Basic Statistics in R

RAdelaide 2024

Dr Stevie Pederson

Black Ochre Data Labs
Telethon Kids Institute

July 10, 2024

Statistics in R

Introduction

R has it’s origins as a statistical analysis language (i.e. S)
Purpose of this session is NOT to teach statistical theory
- I am a bioinformatician NOT a statistician
Perform simple analyses in R
Up to you to know what you’re doing
- Or talk to your usual statisticians & collaborators

Distributions

R comes with nearly every distribution
Standard syntax for accessing each

Distributions

Distribution	Density	Area Under Curve	Quantile	Random
Normal	`dnorm()`	`pnorm()`	`qnorm()`	`rnorm()`
T	`dt()`	`pt()`	`qt()`	`rt()`
Uniform	`dunif()`	`punif()`	`qunif()`	`runif()`
Exponential	`dexp()`	`pexp()`	`qexp()`	`rexp()`
$\chi^2$	`dchisq()`	`pchisq()`	`qchisq()`	`rchisq()`
Binomial	`dbinom()`	`pbinom()`	`qbinom()`	`rbinom()`
Poisson	`dpois()`	`ppois()`	`qpois()`	`rpois()`

Distributions

Also Beta, $\Gamma$, Log-Normal, F, Geometric, Cauchy, Hypergeometric etc…

?Distributions

Distributions

## dnorm gives the classic bell-curve
tibble(
  x = seq(-4, 4, length.out = 1e3)
) %>% 
  ggplot(aes(x, y = dnorm(x))) + 
  geom_line()

## pnorm gives the area under the 
## bell-curve (which sums to 1)
tibble(
  x = seq(-4, 4, length.out = 1e3)
) %>% 
  ggplot(aes(x, y = pnorm(x))) + 
  geom_line()

Basic Tests

Data For This Session

We’ll use the pigs dataset from earlier

library(tidyverse)

## SUPPLIED MATERIAL
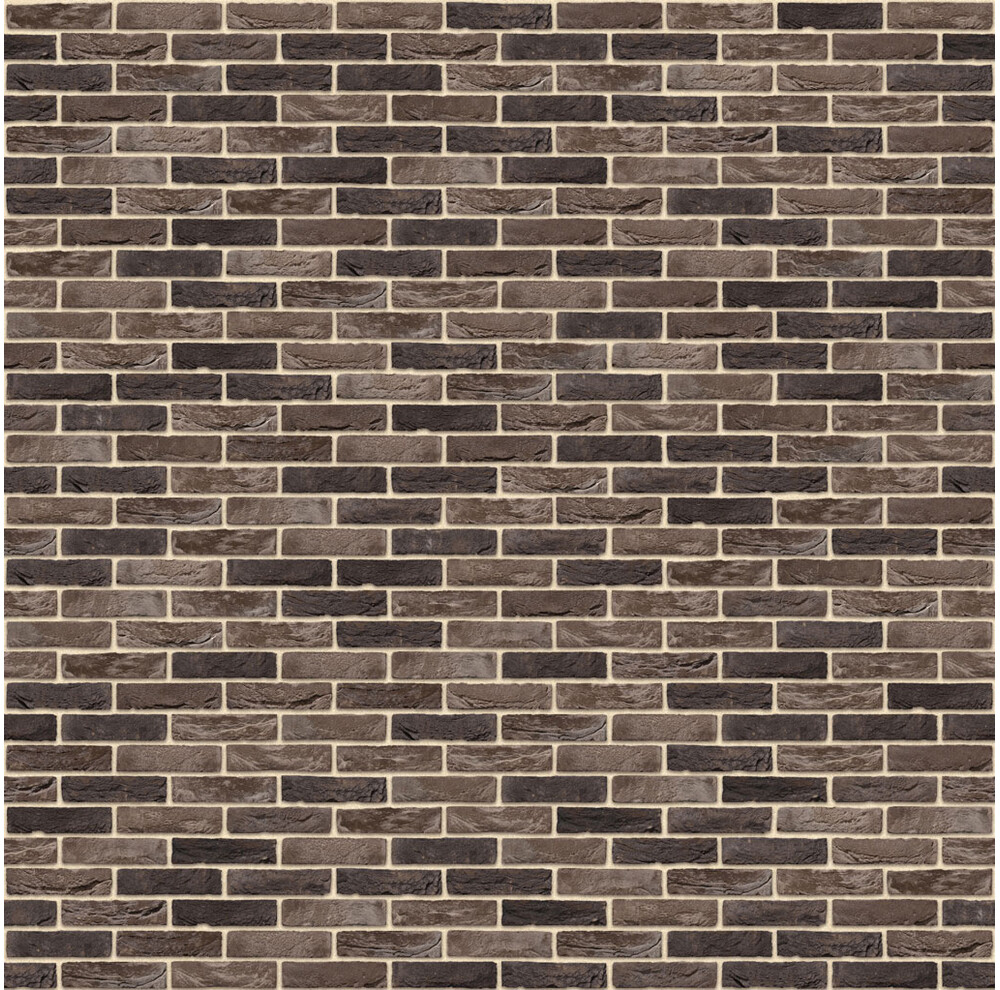 Цегла ручного формування 72 Treviso, фото 5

## REQUIREMENT 1
Which distributions appear in the table of functions in the R statistics slides? List each one.
## REQUIREMENT 2
Carry on the R statistics slides from their last line.

## EXERCISE ANSWER 1
Normal, T, Uniform, Exponential, χ², Binomial, Poisson

## EXERCISE ANSWER 2
pigs <- file.path("data", "pigs.csv") %>%
    read_csv %>%
    mutate(dose = factor(dose, levels = c("Low", "Med", "High")))

Data For This Session

theme_set(theme_bw())
pigs %>% 
  ggplot(
    aes(x = dose, y = len, fill = supp)
  ) +
    geom_boxplot()

t-tests

Assumes normally distributed data
$t$-tests always test $H_0$ Vs $H_A$

The simplest test is on a simple vector
- This is not particularly meaningful for our data

?t.test
t.test(pigs$len)

What is $H_0$ in the above test?

t-tests

When comparing the means of two vectors

\[ H_0: \mu_{1} = \mu_{2} \\ H_A: \mu_{1} \neq \mu_{2} \]

We could use two vectors (i.e. x & y)

vc <- dplyr::filter(pigs, supp == "VC")$len
oj <- dplyr::filter(pigs, supp == "OJ")$len
t.test(x = vc, y = oj)

Is this a paired test?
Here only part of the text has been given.